All inorganic perovskite-based artificial synaptic device for self-optimized neuromorphic computing

Artificial synapse that can mimic physiological synaptic behaviors has attracted extensive attentions in intelligent robots. However, it is an extreme challenge for artificial synapses to achieve self-optimized feedback of mimicking biological behavior. Herein, a novel self-powered artificial neural pathway (SANP) is developed by coupling CsPbBrxI(3-x)-based artificial synaptic device and triboelectric nanogenerator (TENG) for self-optimized neuromorphic computing. The TENG can convert external mechanical stimulation into electricity that acts not only as a supply source to power the SANP but also as electrical stimulation to transmit to the synaptic device for neuromorphic computing. The synaptic device's conductance can be well modulated by the electrical stimulation, which tunes the height of Schottky barrier between Ag and CsPbBrxI(3-x), to simulate the regulation of synaptic plasticity. Simultaneously, the synaptic device can implement synaptic functions of learning and memory.

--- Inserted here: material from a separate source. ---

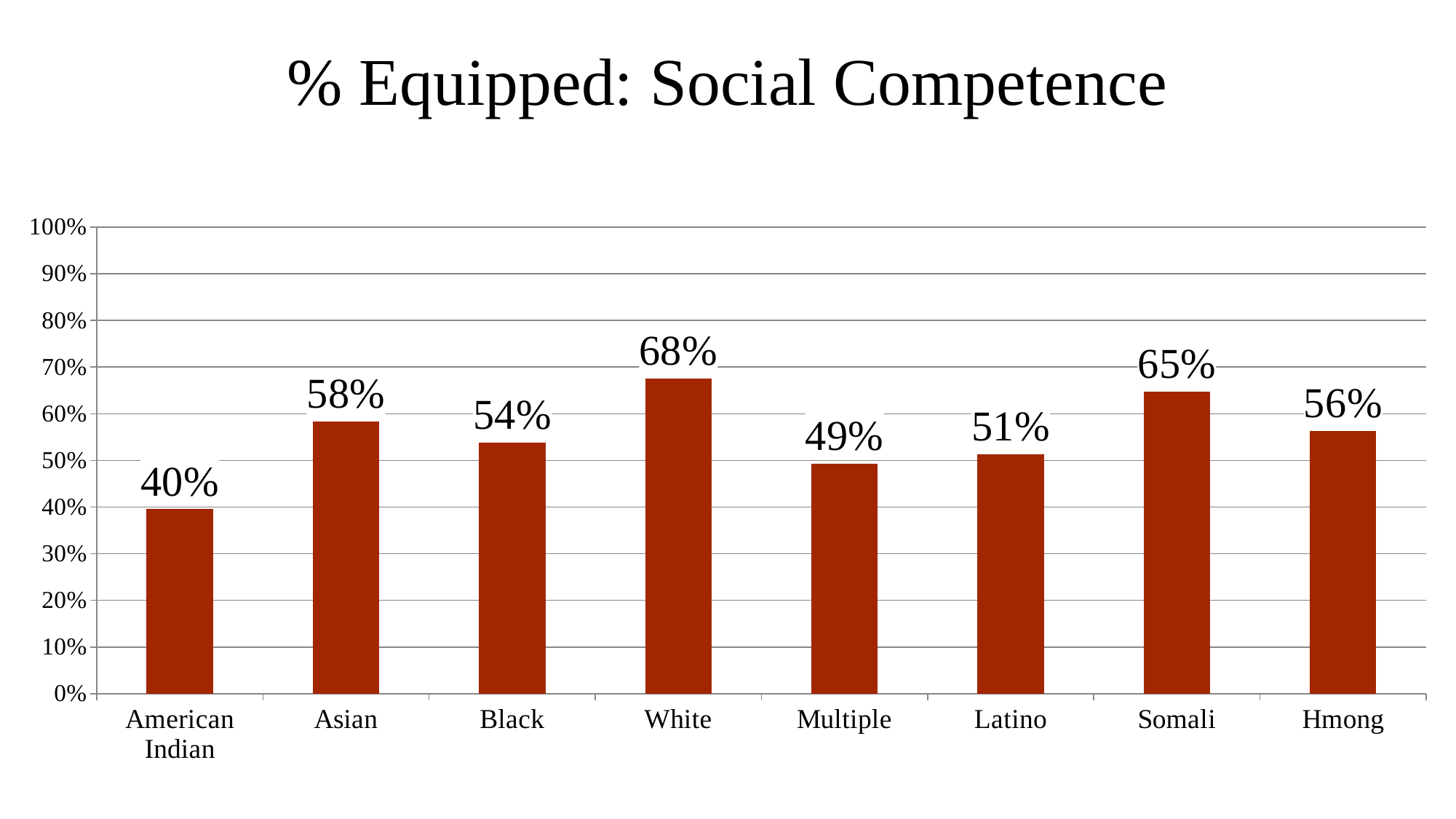
What is the value for American Indian? 40% What kind of chart is shown on the slide? Bar chart What is the value for Somali? 65% What is the difference between the values for White and American Indian? 28% What is the title of the chart? % Equipped: Social Competence Which is larger, the value for Black or the value for Latino? Black What is the value for White? 68% What is the value for Multiple? 49% What is the difference between the values for Asian and Hmong? 2% Which category has the lowest value? American Indian Which category has the highest value? White How many categories are shown on the x axis? 8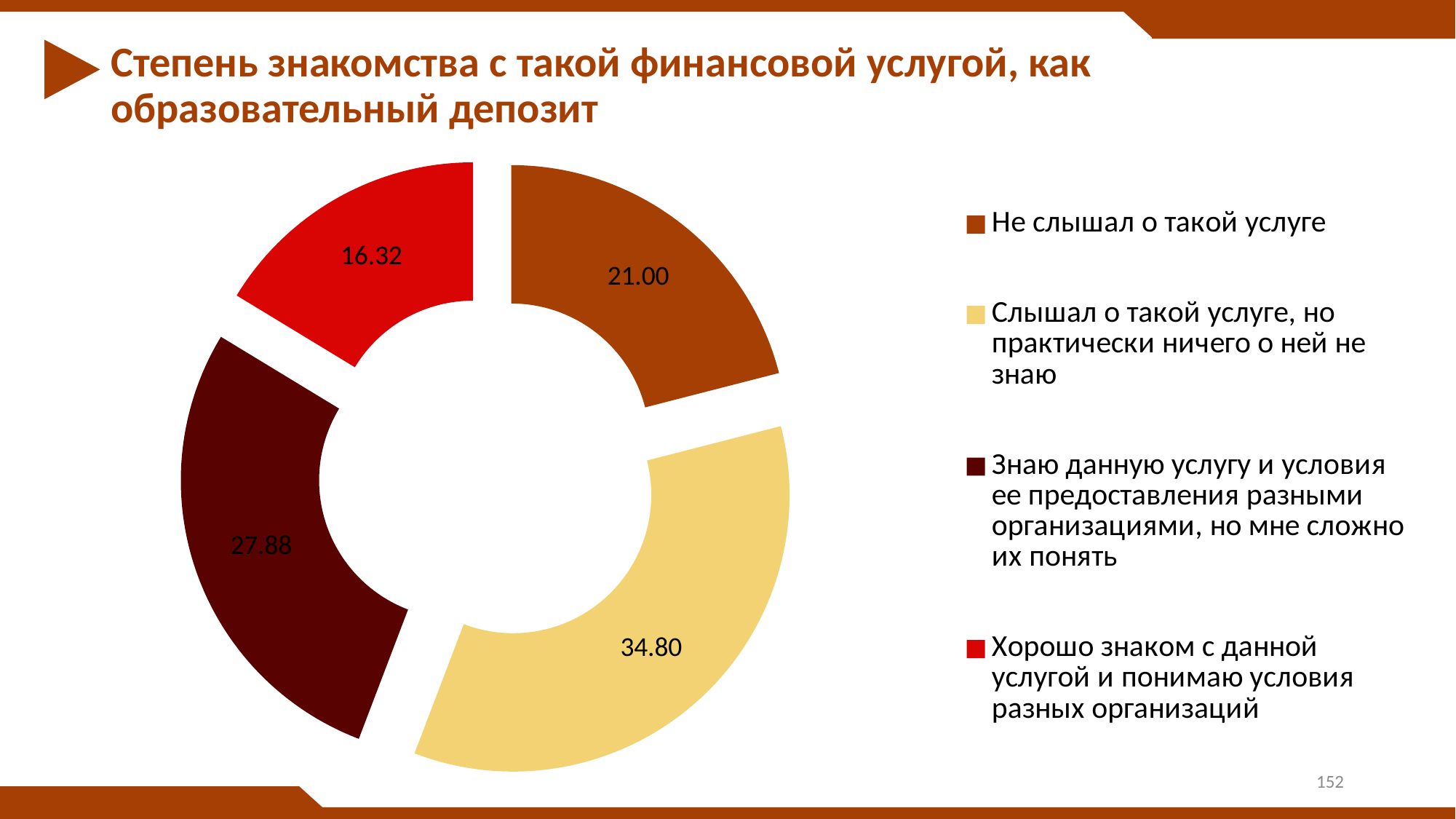
What kind of chart is shown on the slide? doughnut chart Which category has the largest slice? Слышал о такой услуге, но практически ничего о ней не знаю What is the total of all four slice values? 100.00 How many slices does the chart have? 4 Which is larger: the value for 'Не слышал о такой услуге' or the value for 'Хорошо знаком с данной услугой и понимаю условия разных организаций'? Не слышал о такой услуге What value is shown for the slice 'Слышал о такой услуге, но практически ничего о ней не знаю'? 34.80 What value is shown for the slice 'Хорошо знаком с данной услугой и понимаю условия разных организаций'? 16.32 What is the difference between the values for 'Слышал о такой услуге, но практически ничего о ней не знаю' and 'Не слышал о такой услуге'? 13.80 What value is shown for the slice 'Знаю данную услугу и условия ее предоставления разными организациями, но мне сложно их понять'? 27.88 Which category has the smallest slice? Хорошо знаком с данной услугой и понимаю условия разных организаций What value is shown for the slice 'Не слышал о такой услуге'? 21.00 What colour is the slice for 'Хорошо знаком с данной услугой и понимаю условия разных организаций'? red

Furthermore, the SANP as self-powered mechano-nociceptor can successfully mimic the nociceptor features of "threshold", "relaxation" and "allodynia". More importantly, under repeated mechanical stimulation, the SANP with synaptic self-optimized feedback features enables the learning and memory training and the robotic arm's grabbing and spreading simultaneously. Consequently, the SANP can effectively accomplish signal transmission, processing, and learning tasks without external power supply, which demonstrates potential application in neuromorphic computing and intelligent robots.